Uitspraak: 29 juni 2012
Zaaknr: RvBAz 2011/49397
RAAD VAN BEROEP
IN AMBTENARENZAKEN
[ambtenaar]
oorspronkelijk klager,
thans appellant en geïntimeerde,
gemachtigde: mr.drs. D.D. Zahavi MBA,
DE REGERING VAN CURAÇAO
oorspronkelijk verweerder,
thans geïntimeerde,
gemachtigde: mr. S. Klarenbeek.
1. Ontstaan en loop van het geding
1.1 Bij Landsbesluit van 23 januari 2008 is de heer [ambtenaar] (hierna: [ambtenaar]) met ingang van 1 september 2007 ontheven uit de functie van Medewerker Wijkteam Punda en benoemd tot Medewerker Politie Dienst.
1.2 Bij brief van 27 november 2009 heeft [ambtenaar] de korpschef verzocht het ertoe te leiden dat [ambtenaar] met ingang van 1 september 2008 wordt ingeschaald in salarisschaal 8. [ambtenaar] heeft geen reactie ontvangen op voormeld verzoek.
1.3 Bij schriftelijke aanzegging van 13 januari 2010 en vervolgens bij dienstopdracht van 15 januari 2010, heeft de chef van het Wijkteam Punda [ambtenaar] aangezegd c.q. opgedragen met ingang van 18 januari 2010 in uniform in ploeg 1 van genoemd wijkteam zijn werkzaamheden te verrichten.
1.4 [ambtenaar] heeft bezwaar gemaakt tegen de gegeven dienstopdracht en daarbij verzocht om per 1 september 2008 te worden aangemerkt als rechercheur dan wel teamleider en te worden ingeschaald in de bijbehorende schaal 9 dan wel 8.
1.5 Bij verzoekschrift van 20 januari 2010 heeft [ambtenaar] in een voorlopige voorzieningenprocedure verzocht om schorsing van de dienstopdracht. Bij beslissing bij voorraad van 3 maart 2010 heeft de voorlopige voorzieningenrechter de werking van de dienstopdracht geschorst totdat in de bodemprocedure op het bezwaar van [ambtenaar] zal zijn beslist.

INVOER:

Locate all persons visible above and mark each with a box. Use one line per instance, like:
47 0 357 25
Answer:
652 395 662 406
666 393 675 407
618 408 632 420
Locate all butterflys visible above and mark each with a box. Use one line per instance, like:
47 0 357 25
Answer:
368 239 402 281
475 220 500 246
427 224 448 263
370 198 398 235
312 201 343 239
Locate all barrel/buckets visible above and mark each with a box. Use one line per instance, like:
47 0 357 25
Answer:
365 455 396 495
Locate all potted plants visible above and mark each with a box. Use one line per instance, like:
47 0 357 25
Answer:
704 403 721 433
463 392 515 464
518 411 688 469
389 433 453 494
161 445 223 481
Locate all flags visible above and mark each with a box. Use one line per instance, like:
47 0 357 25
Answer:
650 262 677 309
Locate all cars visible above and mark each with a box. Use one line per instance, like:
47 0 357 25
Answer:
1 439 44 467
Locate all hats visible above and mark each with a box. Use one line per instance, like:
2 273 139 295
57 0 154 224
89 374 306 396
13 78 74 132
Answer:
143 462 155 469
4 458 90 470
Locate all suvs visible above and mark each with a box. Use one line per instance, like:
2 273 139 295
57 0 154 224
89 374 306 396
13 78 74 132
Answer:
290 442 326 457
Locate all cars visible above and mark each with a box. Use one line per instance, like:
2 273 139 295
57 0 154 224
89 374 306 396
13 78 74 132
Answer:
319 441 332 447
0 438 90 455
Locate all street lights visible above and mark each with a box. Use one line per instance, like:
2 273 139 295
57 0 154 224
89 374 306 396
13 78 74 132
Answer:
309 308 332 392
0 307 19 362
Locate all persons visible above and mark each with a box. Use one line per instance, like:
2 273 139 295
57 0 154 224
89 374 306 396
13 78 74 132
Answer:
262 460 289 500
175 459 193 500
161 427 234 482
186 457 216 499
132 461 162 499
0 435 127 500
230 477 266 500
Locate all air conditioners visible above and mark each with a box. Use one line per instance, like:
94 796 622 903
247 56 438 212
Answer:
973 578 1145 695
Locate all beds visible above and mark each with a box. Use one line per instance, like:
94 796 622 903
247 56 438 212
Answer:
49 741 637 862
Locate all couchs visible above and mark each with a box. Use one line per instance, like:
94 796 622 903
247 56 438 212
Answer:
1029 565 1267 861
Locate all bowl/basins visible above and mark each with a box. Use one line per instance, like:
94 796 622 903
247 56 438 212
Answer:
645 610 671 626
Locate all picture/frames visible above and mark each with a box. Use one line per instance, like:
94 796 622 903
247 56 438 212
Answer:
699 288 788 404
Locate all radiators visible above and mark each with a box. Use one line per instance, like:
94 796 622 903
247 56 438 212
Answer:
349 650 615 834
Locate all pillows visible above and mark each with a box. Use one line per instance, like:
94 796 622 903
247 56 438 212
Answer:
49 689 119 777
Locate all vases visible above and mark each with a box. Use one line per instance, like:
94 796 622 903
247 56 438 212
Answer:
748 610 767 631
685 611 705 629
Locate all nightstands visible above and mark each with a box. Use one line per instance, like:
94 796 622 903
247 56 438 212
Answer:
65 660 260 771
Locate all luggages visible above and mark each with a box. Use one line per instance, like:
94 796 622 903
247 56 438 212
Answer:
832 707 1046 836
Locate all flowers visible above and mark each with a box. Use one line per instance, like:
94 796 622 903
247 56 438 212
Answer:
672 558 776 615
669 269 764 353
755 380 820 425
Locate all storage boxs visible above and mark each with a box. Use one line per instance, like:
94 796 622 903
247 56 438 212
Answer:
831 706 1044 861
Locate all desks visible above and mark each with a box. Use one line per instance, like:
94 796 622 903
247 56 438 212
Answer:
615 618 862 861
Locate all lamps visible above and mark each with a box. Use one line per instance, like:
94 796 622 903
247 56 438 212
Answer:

==

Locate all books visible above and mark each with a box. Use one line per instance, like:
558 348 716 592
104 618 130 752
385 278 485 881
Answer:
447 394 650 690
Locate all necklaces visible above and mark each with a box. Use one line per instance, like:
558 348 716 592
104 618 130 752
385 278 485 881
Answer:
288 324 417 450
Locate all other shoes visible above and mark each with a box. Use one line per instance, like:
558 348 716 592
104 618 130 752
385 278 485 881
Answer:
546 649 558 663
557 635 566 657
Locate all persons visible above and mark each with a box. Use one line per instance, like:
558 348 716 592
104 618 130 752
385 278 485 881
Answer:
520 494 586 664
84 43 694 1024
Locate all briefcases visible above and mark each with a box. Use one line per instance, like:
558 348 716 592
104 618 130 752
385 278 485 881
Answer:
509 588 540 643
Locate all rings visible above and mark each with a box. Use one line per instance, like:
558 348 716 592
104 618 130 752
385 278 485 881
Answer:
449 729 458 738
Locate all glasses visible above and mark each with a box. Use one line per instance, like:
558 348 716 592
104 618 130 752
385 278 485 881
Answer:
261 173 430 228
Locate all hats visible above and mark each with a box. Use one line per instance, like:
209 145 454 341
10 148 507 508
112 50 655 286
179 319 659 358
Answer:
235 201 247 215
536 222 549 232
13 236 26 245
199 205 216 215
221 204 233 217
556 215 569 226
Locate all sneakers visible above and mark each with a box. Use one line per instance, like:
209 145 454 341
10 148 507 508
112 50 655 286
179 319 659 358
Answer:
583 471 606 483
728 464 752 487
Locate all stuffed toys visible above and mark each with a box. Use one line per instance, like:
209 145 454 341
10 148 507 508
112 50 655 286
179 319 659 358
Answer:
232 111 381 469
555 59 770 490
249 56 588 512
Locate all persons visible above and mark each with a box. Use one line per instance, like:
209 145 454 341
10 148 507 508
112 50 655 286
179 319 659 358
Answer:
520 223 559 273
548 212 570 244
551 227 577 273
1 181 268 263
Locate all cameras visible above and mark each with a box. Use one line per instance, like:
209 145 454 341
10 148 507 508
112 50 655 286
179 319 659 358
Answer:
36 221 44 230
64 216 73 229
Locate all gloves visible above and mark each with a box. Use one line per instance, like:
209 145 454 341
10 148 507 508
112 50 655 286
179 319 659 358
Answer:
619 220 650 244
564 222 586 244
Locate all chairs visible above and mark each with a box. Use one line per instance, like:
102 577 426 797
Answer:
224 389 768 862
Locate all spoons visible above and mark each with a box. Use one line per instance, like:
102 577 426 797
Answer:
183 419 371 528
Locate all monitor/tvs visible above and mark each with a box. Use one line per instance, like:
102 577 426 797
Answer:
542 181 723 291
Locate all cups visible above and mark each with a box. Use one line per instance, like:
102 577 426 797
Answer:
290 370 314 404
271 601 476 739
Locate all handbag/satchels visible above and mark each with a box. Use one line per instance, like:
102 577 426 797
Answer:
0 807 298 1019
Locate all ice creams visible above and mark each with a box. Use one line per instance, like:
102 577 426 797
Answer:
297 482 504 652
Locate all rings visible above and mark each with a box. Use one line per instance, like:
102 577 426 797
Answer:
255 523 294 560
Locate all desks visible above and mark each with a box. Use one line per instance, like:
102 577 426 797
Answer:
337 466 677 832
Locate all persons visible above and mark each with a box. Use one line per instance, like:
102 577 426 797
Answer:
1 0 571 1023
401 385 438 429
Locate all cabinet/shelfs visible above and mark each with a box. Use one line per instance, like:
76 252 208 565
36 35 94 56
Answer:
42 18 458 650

--

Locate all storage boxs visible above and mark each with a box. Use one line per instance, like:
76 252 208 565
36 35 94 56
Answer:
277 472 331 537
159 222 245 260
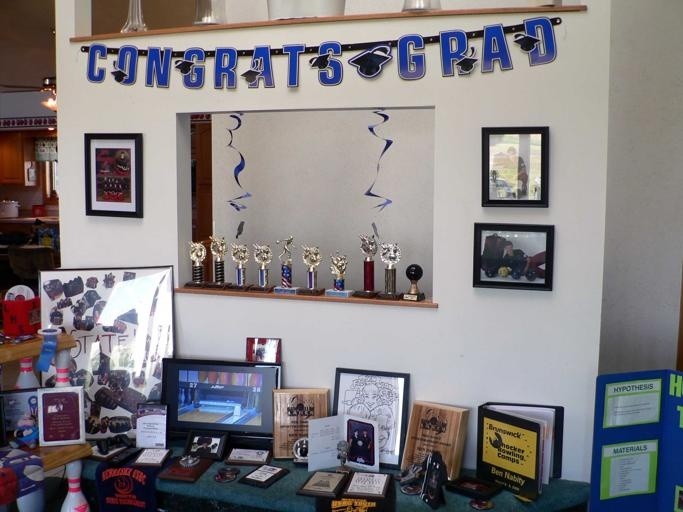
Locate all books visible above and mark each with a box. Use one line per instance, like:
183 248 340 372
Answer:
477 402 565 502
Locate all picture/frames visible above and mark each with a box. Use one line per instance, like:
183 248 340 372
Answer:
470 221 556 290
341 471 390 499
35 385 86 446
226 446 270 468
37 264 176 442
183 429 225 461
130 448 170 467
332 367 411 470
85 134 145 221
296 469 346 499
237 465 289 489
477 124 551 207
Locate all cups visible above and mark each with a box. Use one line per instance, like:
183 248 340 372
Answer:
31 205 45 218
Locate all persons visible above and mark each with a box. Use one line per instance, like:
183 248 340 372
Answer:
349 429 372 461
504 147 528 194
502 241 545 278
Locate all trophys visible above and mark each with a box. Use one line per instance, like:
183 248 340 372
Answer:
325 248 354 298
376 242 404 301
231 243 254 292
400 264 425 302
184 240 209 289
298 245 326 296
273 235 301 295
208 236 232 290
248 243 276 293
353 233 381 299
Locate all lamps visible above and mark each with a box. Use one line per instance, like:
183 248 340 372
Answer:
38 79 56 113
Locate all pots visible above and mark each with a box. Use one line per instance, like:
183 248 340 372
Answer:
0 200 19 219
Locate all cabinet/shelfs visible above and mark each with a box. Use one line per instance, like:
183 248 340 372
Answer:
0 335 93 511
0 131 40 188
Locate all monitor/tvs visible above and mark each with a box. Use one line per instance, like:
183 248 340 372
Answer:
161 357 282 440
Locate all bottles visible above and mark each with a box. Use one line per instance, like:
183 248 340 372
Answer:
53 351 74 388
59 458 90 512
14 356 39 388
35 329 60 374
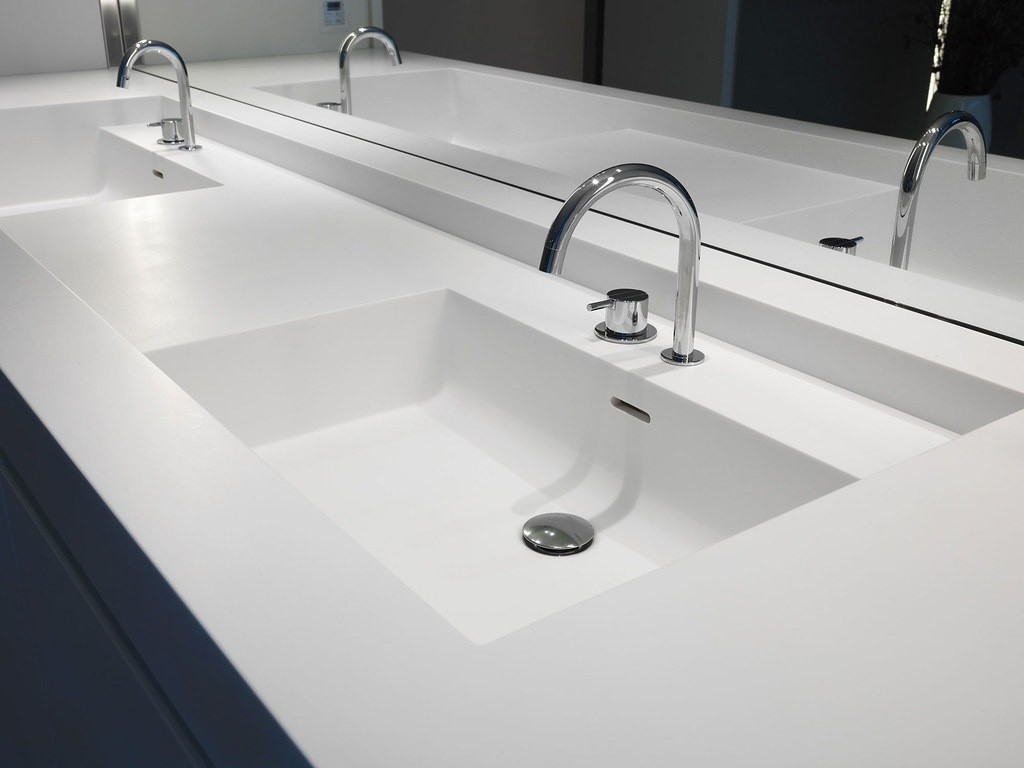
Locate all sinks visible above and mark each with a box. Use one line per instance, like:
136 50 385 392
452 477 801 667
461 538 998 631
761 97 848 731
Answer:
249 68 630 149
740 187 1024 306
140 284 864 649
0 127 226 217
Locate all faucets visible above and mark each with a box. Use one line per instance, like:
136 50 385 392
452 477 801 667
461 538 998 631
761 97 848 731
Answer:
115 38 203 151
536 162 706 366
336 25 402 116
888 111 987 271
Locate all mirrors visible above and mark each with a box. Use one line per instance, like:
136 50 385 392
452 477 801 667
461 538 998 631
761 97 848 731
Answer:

OPDRACHTEN:
- 1) Kopieer uit de uitspraak woordelijk het stuk tussen "1.5 Bij verzoekschrift" en "zal zijn beslist.", beide inbegrepen.
- 2) Herhaal alsjeblieft woordelijk de regels uit de lijst tussen de regel met "Locate all air" en de regel met "973 578 1145 695", beide inbegrepen, en verder niets.
De uitspraak en de lijst zijn los van elkaar staand materiaal.

UITWERKINGEN:
- 1)
1.5 Bij verzoekschrift van 20 januari 2010 heeft [ambtenaar] in een voorlopige voorzieningenprocedure verzocht om schorsing van de dienstopdracht. Bij beslissing bij voorraad van 3 maart 2010 heeft de voorlopige voorzieningenrechter de werking van de dienstopdracht geschorst totdat in de bodemprocedure op het bezwaar van [ambtenaar] zal zijn beslist.

- 2)
Locate all air conditioners visible above and mark each with a box. Use one line per instance, like:
94 796 622 903
247 56 438 212
Answer:
973 578 1145 695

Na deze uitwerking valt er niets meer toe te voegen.